Jeff Kurtz is the Co-founder/Editor of Saltwater Smarts, former Senior Consulting Editor for Tropical Fish Hobbyist Magazine, and the aquarist formerly known as “The Salt Creep.” He has been an aquarium hobbyist for over 30 years and is an avid scuba diver.

Comments

  1. Matt Bowers (Muttley000) says:

    I don’t know who said it but maybe…
    “The success of a civilization can be measured by the complexity of its diversions”
    Has something to do with it?

  2. I personally fall in love with each of my fishes. They have such fascinating little faces, body shapes, eating habits, swimming styles…all of it!!

    And then, I am humbled to be their caretaker and that their delicate survival depends upon my diligence. The ocean holds so many wonders that we can’t even begin to understand how deep it goes 😉

    • Jeff Kurtz says:

      You’re so right, Nancy. It always frustrates me when people say fish aren’t “real pets” like dogs or cats. We know better!

  3. Paul Baldassano says:

    Aquarium keeping is unlike many hobbies such as hobbies where you collect things like stamps (God Forbid) or little ceramic figurines (double God forbid) Our hobby is about caring for living entities that would die in a short while if we screw up. It is science, biology, babysitting, plumbing, electric, horticulture, medical, sewage etc. We aquarium keepers are smarter, more curious, more patient and dependable than much of the population. I also think you are wrong that fish are real pets. I don’t consider them pets at all. They are part of my family. Some of my cousins look like they need some worms right now. Hold on cousin Bangai.

  4. I’ve been contemplating about this article and I still can’t find resolution. Google can’t help me.

    Let me preface: I tore down a 125 and moved everything to this new rimless shallow 80 gallon in January 2014. This tank was built around an oversize sump that I had to tear down the stand just to fit it.

    Come August and my sump leaked. I haven’t gotten around to tear down the tank and replace the sump. So, my tank is currently sump less. it’s filled just below the overflow line. I didn’t have any filtration outside of live rock and a small HOB added a week ago.

    After the sump leak, I thought I was done. I posted everything for sale. The thought of the leak, sump, tearing it down to replace it disgusted me. It stressed me out. I didn’t want to even look at the tank anymore.

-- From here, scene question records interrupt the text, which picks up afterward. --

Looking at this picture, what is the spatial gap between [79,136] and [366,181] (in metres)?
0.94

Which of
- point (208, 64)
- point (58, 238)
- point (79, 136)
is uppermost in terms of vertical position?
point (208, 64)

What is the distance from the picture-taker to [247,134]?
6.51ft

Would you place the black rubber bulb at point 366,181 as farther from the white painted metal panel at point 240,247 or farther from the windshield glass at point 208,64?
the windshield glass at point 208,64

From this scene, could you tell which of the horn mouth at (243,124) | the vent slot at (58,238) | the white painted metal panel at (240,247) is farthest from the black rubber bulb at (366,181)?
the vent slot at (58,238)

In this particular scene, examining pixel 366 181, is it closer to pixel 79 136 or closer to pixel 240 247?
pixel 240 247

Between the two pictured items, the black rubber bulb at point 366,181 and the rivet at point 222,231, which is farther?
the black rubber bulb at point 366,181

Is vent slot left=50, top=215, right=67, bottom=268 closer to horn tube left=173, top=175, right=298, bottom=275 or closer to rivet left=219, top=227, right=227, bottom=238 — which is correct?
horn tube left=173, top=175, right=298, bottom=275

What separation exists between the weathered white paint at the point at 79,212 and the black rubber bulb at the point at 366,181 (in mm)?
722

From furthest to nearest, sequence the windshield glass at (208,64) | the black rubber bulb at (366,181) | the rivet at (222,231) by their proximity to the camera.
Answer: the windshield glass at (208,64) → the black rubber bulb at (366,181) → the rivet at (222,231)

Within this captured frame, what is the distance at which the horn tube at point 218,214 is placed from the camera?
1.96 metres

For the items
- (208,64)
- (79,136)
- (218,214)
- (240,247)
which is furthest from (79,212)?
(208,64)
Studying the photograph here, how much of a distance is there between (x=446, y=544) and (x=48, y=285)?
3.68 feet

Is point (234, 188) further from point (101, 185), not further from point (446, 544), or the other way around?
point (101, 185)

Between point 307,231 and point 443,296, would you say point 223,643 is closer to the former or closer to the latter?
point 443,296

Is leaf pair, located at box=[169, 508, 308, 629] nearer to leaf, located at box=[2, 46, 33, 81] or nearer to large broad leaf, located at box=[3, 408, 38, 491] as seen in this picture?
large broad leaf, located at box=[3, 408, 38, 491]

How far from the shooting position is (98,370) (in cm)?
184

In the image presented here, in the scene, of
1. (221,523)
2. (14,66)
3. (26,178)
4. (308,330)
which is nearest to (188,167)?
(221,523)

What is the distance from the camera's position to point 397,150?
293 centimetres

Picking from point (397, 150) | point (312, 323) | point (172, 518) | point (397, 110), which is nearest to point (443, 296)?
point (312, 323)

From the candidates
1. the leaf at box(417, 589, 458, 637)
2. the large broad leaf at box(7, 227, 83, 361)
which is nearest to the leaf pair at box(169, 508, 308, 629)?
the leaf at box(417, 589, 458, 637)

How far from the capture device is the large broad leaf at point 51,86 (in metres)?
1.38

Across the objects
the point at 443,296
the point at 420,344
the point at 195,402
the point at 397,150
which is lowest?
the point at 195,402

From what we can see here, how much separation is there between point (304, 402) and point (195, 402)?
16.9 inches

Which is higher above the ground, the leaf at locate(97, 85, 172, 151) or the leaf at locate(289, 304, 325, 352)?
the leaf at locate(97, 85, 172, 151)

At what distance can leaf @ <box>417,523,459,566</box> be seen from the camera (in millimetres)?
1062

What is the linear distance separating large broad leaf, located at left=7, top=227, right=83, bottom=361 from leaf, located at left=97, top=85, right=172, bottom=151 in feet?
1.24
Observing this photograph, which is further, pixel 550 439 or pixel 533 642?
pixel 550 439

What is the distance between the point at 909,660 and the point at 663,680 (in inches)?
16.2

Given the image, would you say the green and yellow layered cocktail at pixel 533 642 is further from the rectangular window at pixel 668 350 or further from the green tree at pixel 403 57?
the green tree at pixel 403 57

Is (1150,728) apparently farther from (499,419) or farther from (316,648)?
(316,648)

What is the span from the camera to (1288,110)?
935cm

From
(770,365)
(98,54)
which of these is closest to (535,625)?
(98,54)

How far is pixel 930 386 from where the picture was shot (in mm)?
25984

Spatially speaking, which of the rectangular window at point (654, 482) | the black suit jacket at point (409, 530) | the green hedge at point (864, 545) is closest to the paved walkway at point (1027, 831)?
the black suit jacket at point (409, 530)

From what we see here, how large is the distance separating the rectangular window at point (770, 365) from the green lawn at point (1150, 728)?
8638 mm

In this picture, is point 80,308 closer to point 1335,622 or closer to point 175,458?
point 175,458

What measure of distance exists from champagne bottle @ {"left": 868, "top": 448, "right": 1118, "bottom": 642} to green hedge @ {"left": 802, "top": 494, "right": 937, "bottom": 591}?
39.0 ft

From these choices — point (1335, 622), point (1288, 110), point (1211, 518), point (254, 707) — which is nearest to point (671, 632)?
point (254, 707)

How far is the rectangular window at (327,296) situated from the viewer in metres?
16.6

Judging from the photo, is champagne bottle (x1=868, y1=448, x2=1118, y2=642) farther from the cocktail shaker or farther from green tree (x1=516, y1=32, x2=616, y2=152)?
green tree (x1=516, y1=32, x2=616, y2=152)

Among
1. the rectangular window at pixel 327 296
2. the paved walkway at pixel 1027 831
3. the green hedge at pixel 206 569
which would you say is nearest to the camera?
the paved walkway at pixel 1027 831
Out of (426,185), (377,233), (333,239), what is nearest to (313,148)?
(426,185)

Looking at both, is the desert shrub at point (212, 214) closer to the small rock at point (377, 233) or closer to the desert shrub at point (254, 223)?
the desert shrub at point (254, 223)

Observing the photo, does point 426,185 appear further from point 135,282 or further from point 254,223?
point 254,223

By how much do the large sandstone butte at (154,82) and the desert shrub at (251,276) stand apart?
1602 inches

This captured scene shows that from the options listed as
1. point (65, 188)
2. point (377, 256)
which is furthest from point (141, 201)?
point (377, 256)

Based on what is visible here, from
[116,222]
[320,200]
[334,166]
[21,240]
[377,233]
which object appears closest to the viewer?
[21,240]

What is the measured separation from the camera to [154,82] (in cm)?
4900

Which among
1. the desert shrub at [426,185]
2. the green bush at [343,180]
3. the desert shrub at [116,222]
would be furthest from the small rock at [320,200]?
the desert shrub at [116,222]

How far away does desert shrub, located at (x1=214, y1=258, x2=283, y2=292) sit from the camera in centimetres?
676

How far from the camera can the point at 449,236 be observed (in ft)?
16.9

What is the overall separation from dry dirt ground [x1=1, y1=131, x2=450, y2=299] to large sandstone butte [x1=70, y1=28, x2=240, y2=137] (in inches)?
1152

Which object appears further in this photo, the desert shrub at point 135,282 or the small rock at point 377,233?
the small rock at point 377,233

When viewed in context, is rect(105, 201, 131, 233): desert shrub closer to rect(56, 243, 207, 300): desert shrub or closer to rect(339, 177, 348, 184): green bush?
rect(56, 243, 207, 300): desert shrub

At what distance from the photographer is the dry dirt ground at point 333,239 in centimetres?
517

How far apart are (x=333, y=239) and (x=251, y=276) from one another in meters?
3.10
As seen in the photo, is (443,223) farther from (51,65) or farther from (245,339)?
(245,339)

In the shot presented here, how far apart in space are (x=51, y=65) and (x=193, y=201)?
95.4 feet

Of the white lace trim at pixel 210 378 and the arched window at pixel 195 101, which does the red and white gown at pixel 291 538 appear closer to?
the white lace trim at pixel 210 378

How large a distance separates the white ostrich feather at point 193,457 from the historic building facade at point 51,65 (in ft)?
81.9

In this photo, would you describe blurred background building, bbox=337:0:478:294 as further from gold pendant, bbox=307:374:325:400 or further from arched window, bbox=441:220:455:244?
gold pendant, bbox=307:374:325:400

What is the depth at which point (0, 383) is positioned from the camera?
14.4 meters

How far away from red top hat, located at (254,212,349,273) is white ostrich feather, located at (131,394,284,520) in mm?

    I still have the tank though. I still spend time with it. I still get lost in a gaze and trance whenever I stand in front of it. It still in disarray and even though I’ve gotten interest in the tank, I cant seem to pull the trigger.

    I hate the tank. I love the tank. I hate the tank. I love my tank. Oh god I hate that tank.

    • Jeff Kurtz says:

      I know that feeling well. I came pretty close to chucking the whole thing after a major ich outbreak. It was my own fault because I was pretty lackadaisical about quarantine at the time, but it took so much time and effort to resolve the problem that I began to question whether it was worth it or not. Needless to say, I’m still at it. It’s an addiction you can never kick completely.